Ey, Leute, wieso meldet sich seit sieben Tagen keine(r) aus der Gegend?! - Echt komisch, bist Du und die anderen Opernfans hier alle im Urlaub?? Also, meine zweite Karte nimmt jetzt meine Schwester, mit der ich "Hercules" angucken werde...
Liebe Opernfreunde im Rhein-Main-Gebiet!
Am 18. Mai, Christi Himmelfahrt, biete ich eine zweite Eintrittskarte für die hochgelobte Inszenierung der Barockoper "Hercules" von Georg Friedrich Händel in der Regie von Barrie Kosky an der Oper Frankfurt an: "Einer der Höhepunkte der Saison" am Opernhaus des Jahres!
Du zahlst höchstens 39€ pro Karte, aber ich erhalte zwei günstige Künstlerkarten. Meine Begleitperson zahlt auch den ermäßigten Preis...
--> Bei sehr vielen Interessenten könnten wir uns auch zu viert verabreden, wenn sich der/die Dritte und Vierte selbst um Karten kümmert.
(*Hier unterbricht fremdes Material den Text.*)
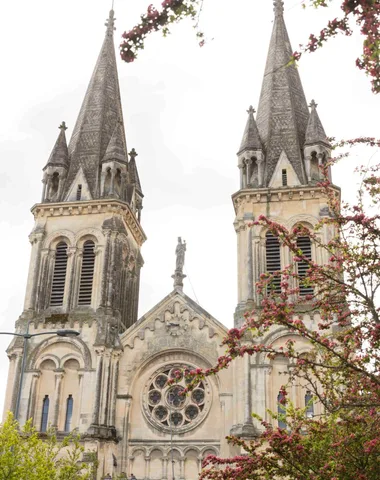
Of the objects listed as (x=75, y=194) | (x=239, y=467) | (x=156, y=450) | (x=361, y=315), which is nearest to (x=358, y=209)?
(x=361, y=315)

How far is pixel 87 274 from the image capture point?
32.6m

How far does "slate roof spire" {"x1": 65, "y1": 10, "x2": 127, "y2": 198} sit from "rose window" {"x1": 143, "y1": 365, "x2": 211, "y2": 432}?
1009 cm

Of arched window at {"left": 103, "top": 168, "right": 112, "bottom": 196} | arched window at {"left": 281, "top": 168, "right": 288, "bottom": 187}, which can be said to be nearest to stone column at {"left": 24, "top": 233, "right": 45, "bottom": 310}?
arched window at {"left": 103, "top": 168, "right": 112, "bottom": 196}

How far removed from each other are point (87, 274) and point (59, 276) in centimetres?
135

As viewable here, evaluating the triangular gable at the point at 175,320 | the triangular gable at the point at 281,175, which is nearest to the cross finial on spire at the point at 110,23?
the triangular gable at the point at 281,175

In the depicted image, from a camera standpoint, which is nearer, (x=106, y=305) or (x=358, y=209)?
(x=358, y=209)

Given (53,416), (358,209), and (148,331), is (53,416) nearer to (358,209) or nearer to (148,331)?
(148,331)

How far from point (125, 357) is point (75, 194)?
8815mm

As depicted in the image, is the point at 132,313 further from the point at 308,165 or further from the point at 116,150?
the point at 308,165

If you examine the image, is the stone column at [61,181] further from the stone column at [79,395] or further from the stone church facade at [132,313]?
the stone column at [79,395]

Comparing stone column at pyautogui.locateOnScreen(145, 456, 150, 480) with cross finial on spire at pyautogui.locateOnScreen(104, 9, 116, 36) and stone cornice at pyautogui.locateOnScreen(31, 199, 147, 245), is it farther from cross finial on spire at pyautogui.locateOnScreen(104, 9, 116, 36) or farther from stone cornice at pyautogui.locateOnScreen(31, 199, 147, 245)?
cross finial on spire at pyautogui.locateOnScreen(104, 9, 116, 36)

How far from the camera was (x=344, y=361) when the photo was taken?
11.5m

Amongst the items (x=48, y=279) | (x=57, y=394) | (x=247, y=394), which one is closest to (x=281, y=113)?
(x=48, y=279)

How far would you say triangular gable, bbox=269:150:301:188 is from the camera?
33156mm
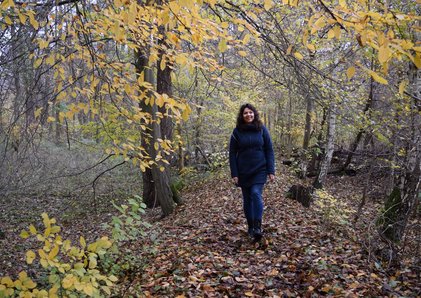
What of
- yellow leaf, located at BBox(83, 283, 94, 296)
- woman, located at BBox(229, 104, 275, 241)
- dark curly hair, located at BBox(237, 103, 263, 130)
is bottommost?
yellow leaf, located at BBox(83, 283, 94, 296)

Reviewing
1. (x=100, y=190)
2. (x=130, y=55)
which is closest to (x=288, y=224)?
(x=130, y=55)

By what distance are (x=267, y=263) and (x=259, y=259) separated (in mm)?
163

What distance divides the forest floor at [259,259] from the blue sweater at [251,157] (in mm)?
Answer: 909

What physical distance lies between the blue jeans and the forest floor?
1.23 ft

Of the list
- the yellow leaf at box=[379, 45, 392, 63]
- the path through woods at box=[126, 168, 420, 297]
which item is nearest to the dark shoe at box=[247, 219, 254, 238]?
the path through woods at box=[126, 168, 420, 297]

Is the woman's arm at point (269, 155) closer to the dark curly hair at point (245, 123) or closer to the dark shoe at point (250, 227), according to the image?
the dark curly hair at point (245, 123)

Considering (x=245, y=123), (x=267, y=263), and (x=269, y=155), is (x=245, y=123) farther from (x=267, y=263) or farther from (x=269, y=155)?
(x=267, y=263)

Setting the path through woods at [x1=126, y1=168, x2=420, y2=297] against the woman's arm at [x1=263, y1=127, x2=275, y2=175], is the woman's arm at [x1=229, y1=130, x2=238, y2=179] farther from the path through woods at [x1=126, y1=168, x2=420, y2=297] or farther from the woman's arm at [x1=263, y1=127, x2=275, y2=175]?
the path through woods at [x1=126, y1=168, x2=420, y2=297]

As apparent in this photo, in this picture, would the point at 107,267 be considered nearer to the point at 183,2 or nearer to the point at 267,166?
the point at 267,166

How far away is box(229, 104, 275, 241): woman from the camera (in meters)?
5.16

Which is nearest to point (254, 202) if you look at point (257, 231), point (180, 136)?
point (257, 231)

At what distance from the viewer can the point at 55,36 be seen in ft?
12.8

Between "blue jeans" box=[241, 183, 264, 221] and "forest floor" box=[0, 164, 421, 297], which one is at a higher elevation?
"blue jeans" box=[241, 183, 264, 221]

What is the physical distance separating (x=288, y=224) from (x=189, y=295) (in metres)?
2.82
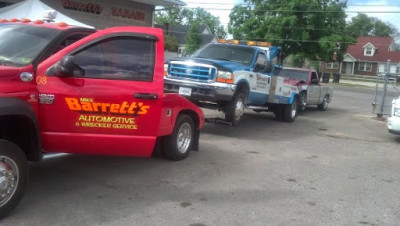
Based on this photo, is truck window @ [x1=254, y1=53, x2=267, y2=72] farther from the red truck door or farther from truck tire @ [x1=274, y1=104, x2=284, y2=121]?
the red truck door

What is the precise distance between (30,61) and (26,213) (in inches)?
64.9

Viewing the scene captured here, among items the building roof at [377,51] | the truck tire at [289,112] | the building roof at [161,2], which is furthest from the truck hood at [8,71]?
the building roof at [377,51]

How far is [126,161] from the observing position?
712cm

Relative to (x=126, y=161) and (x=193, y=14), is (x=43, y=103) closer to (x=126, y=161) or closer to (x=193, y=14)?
(x=126, y=161)

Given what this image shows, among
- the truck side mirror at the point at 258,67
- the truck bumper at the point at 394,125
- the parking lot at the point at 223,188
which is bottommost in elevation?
the parking lot at the point at 223,188

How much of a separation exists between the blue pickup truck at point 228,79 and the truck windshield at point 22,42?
3.25 meters

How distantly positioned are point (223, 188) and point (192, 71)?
4.29 metres

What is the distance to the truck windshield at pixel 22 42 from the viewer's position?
501cm

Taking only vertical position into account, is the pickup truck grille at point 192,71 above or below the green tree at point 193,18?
below

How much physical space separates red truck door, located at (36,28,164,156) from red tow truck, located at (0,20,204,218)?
0.04 ft

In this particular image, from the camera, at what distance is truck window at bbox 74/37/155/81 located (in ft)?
17.3

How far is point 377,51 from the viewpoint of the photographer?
71.6 metres

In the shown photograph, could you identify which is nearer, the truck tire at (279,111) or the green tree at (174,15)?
the truck tire at (279,111)

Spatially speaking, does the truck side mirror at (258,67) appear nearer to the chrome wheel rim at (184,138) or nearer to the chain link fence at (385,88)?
the chrome wheel rim at (184,138)
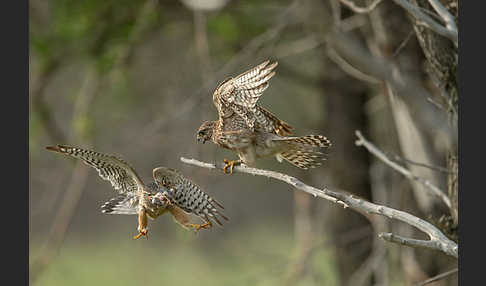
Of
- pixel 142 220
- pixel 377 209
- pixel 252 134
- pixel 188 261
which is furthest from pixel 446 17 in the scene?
pixel 188 261

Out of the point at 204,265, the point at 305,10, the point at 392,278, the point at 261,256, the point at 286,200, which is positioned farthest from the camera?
the point at 286,200

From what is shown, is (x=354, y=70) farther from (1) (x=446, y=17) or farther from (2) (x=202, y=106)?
(1) (x=446, y=17)

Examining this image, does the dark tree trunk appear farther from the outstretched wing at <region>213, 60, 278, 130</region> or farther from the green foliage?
the outstretched wing at <region>213, 60, 278, 130</region>

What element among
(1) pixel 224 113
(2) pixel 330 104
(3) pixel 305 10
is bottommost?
(2) pixel 330 104

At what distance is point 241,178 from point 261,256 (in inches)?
235

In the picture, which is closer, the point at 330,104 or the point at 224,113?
the point at 224,113

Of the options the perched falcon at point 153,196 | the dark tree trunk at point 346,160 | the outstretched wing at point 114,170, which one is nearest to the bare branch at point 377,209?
the perched falcon at point 153,196

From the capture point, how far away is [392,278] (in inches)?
257

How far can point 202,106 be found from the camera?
5.01 m

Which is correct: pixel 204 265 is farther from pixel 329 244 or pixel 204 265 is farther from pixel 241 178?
pixel 329 244

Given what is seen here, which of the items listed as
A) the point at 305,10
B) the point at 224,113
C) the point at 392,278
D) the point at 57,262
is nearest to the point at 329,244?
the point at 392,278

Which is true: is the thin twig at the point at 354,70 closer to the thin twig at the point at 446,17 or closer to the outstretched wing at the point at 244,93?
the outstretched wing at the point at 244,93

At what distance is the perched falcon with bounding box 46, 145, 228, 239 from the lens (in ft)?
8.43

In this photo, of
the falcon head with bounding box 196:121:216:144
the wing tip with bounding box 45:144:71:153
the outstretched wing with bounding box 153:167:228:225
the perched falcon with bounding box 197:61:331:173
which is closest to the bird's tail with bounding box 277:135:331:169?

Zur Bezahlung und Abholung der Karten treffen wir uns eine Stunde vor Beginn um 17 Uhr an der Abendkasse der Städtischen Bühnen, so daß wir entspannt auch die Einführung wahrnehmen und uns beschnuppern können. :-)
Ich bin gespannt!
Viele Grüße, Mark
HERCULES
Musikdrama in drei Akten
In englischer Sprache mit deutschen und englischen Übertiteln
Einführung eine halbe Stunde vor Vorstellungsbeginn im Holzfoyer
Beginn
18.00 Uhr
Dauer
ca. 3 ½ Std. inkl. 1 Pause
Oper Frankfurt:
"Sie wartet auf die Rückkehr ihres Mannes aus dem Krieg. Er kommt an. Dann zerstört ihre Eifersucht alles.
Wie so oft in den dramatischen Werken Händels steht auch in Hercules eine Frau und nicht der Titelheld im Mittelpunkt. Diesmal geht es um das Seelendrama von Dejanira, die von krankhafter Eifersucht geplagt wird. Erst fürchtet sie, dass ihr Mann Hercules aus dem Krieg nicht mehr zurückkehrt. Mit der Heimkehr des Kriegshelden kommt zunächst auch ihre Lebensfreude wieder, schwindet aber, weil sich in seinem Gefolge auch Prinzessin Iole befindet, deren Vater Hercules tötete. Dejanira projiziert all ihre Ängste auf Iole. Ihre unbegründete Eifersucht und selbstzerstörerischen Kräfte breiten sich aus. Sie lässt ihrem Mann ein Gewand, dem Zauberwirkung nachgesagt wird, überbringen, um ihre vermeintlich verlorene Liebe wiederherstellen zu können. Doch der Versuch scheitert: Der Mantel, der sich am Feuer entzündet, erweist sich als vergiftet, und Hercules verbrennt bei lebendigem Leibe. Dejanira erkennt ihre Schuld. In ihrer letzten Szene schafft Händel zum ersten Mal in der Musikgeschichte eine groß angelegte Wahnsinnsszene und komplettiert damit ein expressiv gezeichnetes, modernes Frauenporträt.
In seinem Text führte der Librettist Thomas Broughton Motive aus mehreren antiken Dichtungen über den Tod des Herakles zu einer eigenen Version zusammen, wobei er den Kontrast zwischen der Unschuld der Beteiligten und den furchtbaren Folgen ihrer Verstrickungen in den Mittelpunkt stellte. Es ist keine Oper, kein Oratorium sondern ein phantastisches Musiktheater!!"